I have the following table and would like to split each row into three columns: state, postcode and city. State and postcode are easy, but I'm unable to extract the city. I thought about splitting each string after the street synonyms and before the state, but I seem to be getting the loop wrong as it will only use the last item in my list.
Input data:
Address Text
0 11 North Warren Circle Lisbon Falls ME 04252
1 227 Cony Street Augusta ME 04330
2 70 Buckner Drive Battle Creek MI
3 718 Perry Street Big Rapids MI
4 14857 Martinsville Road Van Buren MI
5 823 Woodlawn Ave Dallas TX 75208
6 2525 Washington Avenue Waco TX 76710
7 123 South Main St Dallas TX 75201
The output I'm trying to achieve (for all rows, but I only wrote out the first two to save time)
City State Postcode
0 Lisbon Falls ME 04252
1 Augusta ME 04330
My code:
# Extract postcode and state
df["Zip"] = df["Address Text"].str.extract(r'(\d{5})', expand = True)
df["State"] = df["Address Text"].str.extract(r'([A-Z]{2})', expand = True)
# Split after these substrings
street_synonyms = ["Circle", "Street", "Drive", "Road", "Ave", "Avenue", "St"]
# This is where I got stuck
df["Syn"] = df["Address Text"].apply(lambda x: x.split(syn))
df

=== ENTRIES SHOWN ===
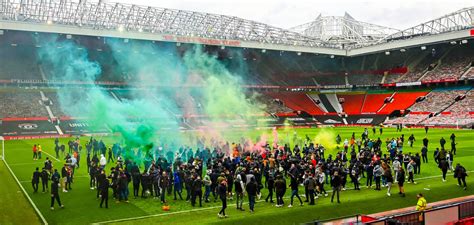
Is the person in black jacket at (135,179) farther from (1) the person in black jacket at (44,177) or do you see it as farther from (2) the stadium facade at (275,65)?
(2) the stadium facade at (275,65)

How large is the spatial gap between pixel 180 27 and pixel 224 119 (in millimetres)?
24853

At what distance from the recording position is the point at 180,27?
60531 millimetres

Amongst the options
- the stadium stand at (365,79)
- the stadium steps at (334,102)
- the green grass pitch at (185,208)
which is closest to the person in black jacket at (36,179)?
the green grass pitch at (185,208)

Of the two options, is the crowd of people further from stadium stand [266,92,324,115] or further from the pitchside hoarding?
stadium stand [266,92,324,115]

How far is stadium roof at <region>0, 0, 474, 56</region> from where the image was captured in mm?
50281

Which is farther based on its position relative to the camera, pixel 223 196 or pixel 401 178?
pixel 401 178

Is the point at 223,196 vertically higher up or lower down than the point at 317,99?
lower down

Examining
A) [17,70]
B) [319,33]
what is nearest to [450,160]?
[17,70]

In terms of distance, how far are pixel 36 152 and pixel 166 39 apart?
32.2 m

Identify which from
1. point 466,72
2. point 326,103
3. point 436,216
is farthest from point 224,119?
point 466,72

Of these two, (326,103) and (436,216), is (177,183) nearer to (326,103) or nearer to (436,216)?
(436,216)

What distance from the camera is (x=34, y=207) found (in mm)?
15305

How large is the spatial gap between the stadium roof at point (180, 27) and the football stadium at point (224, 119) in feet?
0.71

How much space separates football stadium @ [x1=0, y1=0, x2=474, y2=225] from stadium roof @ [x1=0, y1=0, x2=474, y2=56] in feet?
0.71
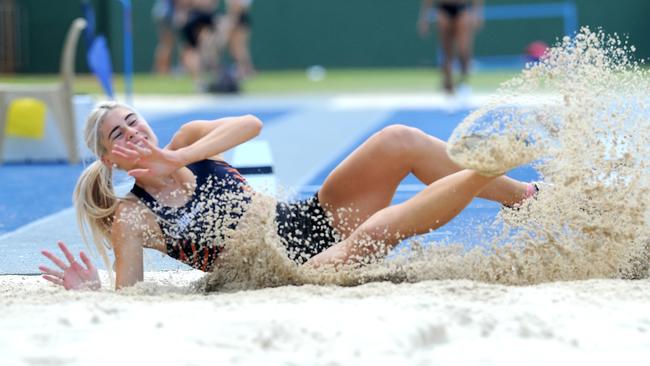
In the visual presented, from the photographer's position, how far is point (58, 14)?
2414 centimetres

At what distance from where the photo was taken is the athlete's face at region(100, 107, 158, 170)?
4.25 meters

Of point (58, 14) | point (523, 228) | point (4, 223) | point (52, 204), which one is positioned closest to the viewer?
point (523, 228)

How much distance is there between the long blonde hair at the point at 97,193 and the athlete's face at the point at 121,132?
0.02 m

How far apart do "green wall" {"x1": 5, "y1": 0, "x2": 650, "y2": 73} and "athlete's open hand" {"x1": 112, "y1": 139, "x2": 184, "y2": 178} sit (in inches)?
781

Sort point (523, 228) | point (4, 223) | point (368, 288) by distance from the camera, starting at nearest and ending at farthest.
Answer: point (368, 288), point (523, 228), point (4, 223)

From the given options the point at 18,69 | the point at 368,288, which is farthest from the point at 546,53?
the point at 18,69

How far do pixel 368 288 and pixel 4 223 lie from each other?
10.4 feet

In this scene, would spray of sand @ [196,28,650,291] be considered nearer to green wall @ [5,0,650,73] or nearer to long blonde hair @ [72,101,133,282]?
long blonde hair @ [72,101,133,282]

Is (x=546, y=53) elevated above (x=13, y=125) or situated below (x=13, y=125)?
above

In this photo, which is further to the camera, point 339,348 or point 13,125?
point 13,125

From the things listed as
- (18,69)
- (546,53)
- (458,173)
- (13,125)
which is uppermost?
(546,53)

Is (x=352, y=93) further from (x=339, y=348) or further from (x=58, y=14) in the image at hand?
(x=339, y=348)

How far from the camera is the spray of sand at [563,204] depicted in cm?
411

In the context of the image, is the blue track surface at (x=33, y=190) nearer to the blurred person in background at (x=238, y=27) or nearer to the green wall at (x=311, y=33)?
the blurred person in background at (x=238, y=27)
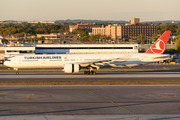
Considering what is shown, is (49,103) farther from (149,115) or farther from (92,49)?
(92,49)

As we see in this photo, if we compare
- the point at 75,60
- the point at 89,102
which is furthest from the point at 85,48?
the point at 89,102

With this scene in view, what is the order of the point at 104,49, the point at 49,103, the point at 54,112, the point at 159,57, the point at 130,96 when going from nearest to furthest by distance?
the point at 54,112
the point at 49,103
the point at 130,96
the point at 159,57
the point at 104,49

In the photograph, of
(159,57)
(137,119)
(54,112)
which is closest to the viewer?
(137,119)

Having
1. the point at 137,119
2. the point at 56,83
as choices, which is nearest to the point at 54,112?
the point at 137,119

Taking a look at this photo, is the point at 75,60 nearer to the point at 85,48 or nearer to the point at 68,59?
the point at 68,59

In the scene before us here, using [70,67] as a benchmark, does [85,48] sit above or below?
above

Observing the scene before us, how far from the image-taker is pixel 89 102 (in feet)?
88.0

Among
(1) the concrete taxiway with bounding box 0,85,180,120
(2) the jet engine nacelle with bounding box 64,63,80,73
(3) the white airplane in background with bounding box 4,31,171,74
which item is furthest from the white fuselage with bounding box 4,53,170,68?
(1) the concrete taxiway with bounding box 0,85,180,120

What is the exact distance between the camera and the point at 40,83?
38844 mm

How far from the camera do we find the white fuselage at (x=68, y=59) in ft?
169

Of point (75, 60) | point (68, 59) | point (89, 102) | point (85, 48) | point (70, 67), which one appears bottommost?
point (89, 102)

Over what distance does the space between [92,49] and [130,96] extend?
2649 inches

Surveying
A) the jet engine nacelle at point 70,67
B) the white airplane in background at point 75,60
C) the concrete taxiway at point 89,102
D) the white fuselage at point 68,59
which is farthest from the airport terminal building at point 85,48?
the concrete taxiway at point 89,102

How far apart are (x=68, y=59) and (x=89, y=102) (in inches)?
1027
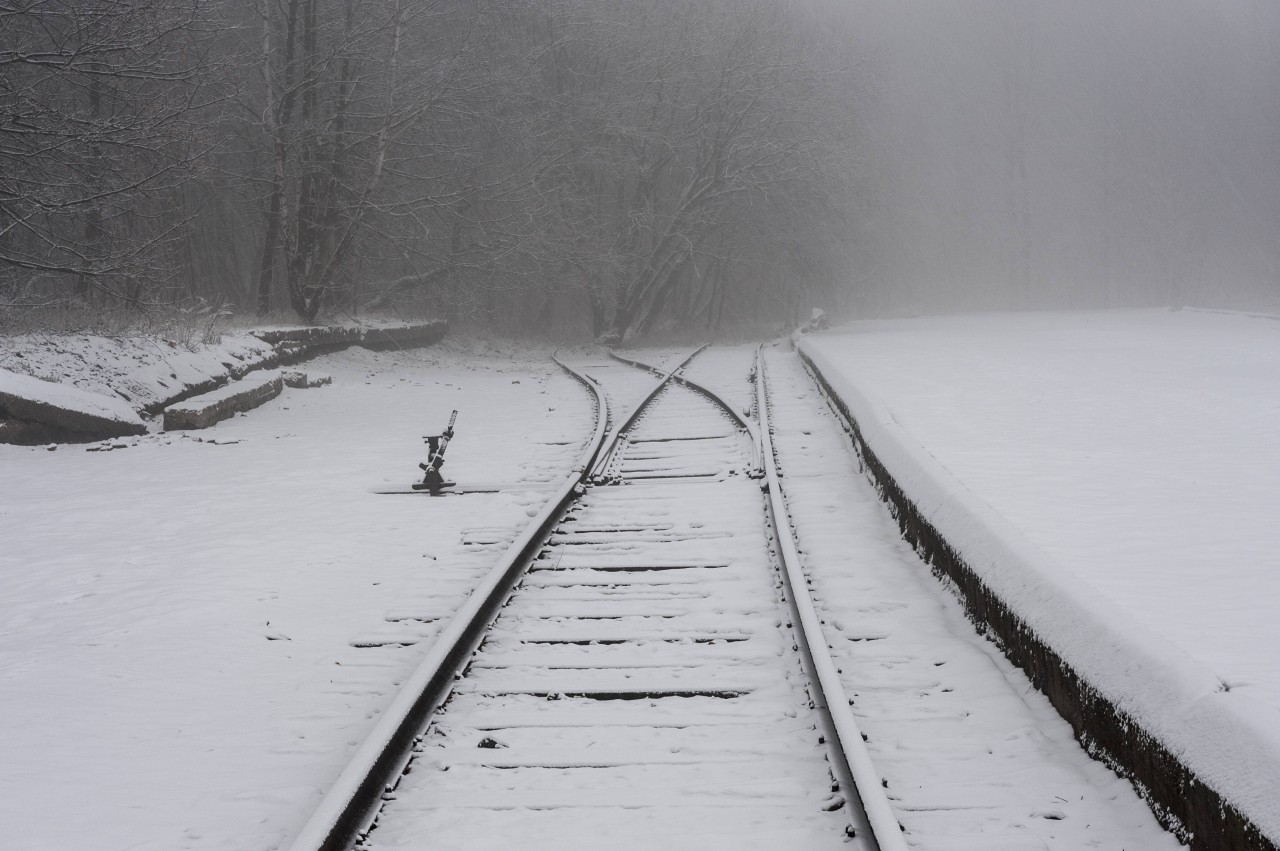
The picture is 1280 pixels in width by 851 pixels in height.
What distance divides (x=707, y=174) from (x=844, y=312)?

=== DIRECTION 1 ===
In the post about splitting addresses, which three columns should each row be split into?
=== DIRECTION 2 ===
Repeat word for word the stretch of the address-splitting post from "I have the following" through "to save time)".

=== EXPECTED ANSWER 1 ===
State, postcode and city.

=== EXPECTED ANSWER 2 ===
I have the following table and would like to split each row into three columns: state, postcode and city. State and postcode are easy, but I'm unable to extract the city. I thought about splitting each string after the street synonyms and before the state, but I seem to be getting the loop wrong as it will only use the last item in my list.
Input data:
Address Text
0 11 North Warren Circle Lisbon Falls ME 04252
1 227 Cony Street Augusta ME 04330
2 70 Buckner Drive Battle Creek MI
3 718 Perry Street Big Rapids MI
4 14857 Martinsville Road Van Buren MI
5 823 Woodlawn Ave Dallas TX 75208
6 2525 Washington Avenue Waco TX 76710
7 123 South Main St Dallas TX 75201
The output I'm trying to achieve (for all rows, but I only wrote out the first two to save time)